Rittun, Thorstein (Norway, 1929-2018)
After school graduation in 1947 Rittun was accepted into the Academy of Fine Arts under Per Krohg. He exhibited in the Autumn Exhibition 1949 with a linoleum cut and had his first solo exhibition in Skien 1955. His early pictures were slightly bound by Per Krohg, with landscape and character images in a muted color scheme, often shades of gray. Mother and children and his wife Bea were already preferred models. The images from the 1960s are often shaped through heavy, solid volumes, while his colours gradually become healthier.
Rittun had residence in Denmark in 1956, Spain in 1959, Italy in 1961 and a study trip to Egypt in 1969, during these years he developed his own free and effortless way of painting and an idiom that is often been compared with Marc Chagall. Kai Fjell and Rudolph Thygesen have also been mentioned as sources of inspiration.
Thorstein Rittun draws from his cornucopia a combination of the earthy, mythical and pure adventure - in landscapes that exist only in his imagination: "My motives is often based around couples in love, flowers, birds, family boat, bicycle, Merry Musicians, self-expression and joie de vivre. I would like my paintings to make people happy ... I work with rhythm and colour and form. "In pictures such as. Women on the beach, summer, berry pickers and rural party merged motifs together in decorative patterns to the harmonious whole. The characters are sometimes greatly simplified for a little naive type drawing, as well as a humorous, often idyllic pictorial design. Rittun also used Norwegian fairy tale motif directly, as in the series Golden Bird of Huitfeld Forlag in Oslo, and the dining room in Sundvolden Hotel he painted the king's daughters in the rock the blue, designed in five sequences. It played out in kaleidoscopic colors of wealth. In the painting of the singer Orpheus from Greek mythology, however, the colors muted to stillfarne gray tones. He also painted cartons for tapestries.

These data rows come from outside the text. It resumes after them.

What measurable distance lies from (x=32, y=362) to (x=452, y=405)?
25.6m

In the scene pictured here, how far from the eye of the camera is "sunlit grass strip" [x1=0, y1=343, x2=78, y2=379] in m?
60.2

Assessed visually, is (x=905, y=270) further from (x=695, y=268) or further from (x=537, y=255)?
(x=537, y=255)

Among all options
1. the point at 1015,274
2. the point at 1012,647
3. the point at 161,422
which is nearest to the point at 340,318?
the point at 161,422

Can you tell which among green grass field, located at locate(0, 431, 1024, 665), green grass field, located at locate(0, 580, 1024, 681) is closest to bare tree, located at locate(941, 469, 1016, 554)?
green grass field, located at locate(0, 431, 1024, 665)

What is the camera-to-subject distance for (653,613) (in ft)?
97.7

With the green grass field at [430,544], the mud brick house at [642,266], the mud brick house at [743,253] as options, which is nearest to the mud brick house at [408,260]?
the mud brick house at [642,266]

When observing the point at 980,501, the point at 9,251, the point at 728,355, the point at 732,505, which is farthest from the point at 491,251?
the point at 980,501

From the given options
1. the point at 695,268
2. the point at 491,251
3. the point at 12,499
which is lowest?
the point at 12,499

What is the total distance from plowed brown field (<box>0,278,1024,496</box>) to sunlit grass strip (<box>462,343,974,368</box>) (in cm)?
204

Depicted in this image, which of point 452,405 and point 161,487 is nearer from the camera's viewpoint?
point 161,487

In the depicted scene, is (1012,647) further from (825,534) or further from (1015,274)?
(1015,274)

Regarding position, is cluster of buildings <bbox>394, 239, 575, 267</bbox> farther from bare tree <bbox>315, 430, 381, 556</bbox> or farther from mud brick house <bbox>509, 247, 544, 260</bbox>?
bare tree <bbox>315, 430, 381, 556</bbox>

Thorstein Rittun has been actively engaged in the cultural policy debate about public commissions and artists' plight, and he has held a number of positions, eg as chairman of the Young Artists' Society 1960-1961. He has been a director and jury member in several artistic organizations, including Norwegian section chairman of Nordic Art Association Council in 1975, conducting the chairman of the House of Artists from 1978 to 1983 and director of the Art School in 1988-93.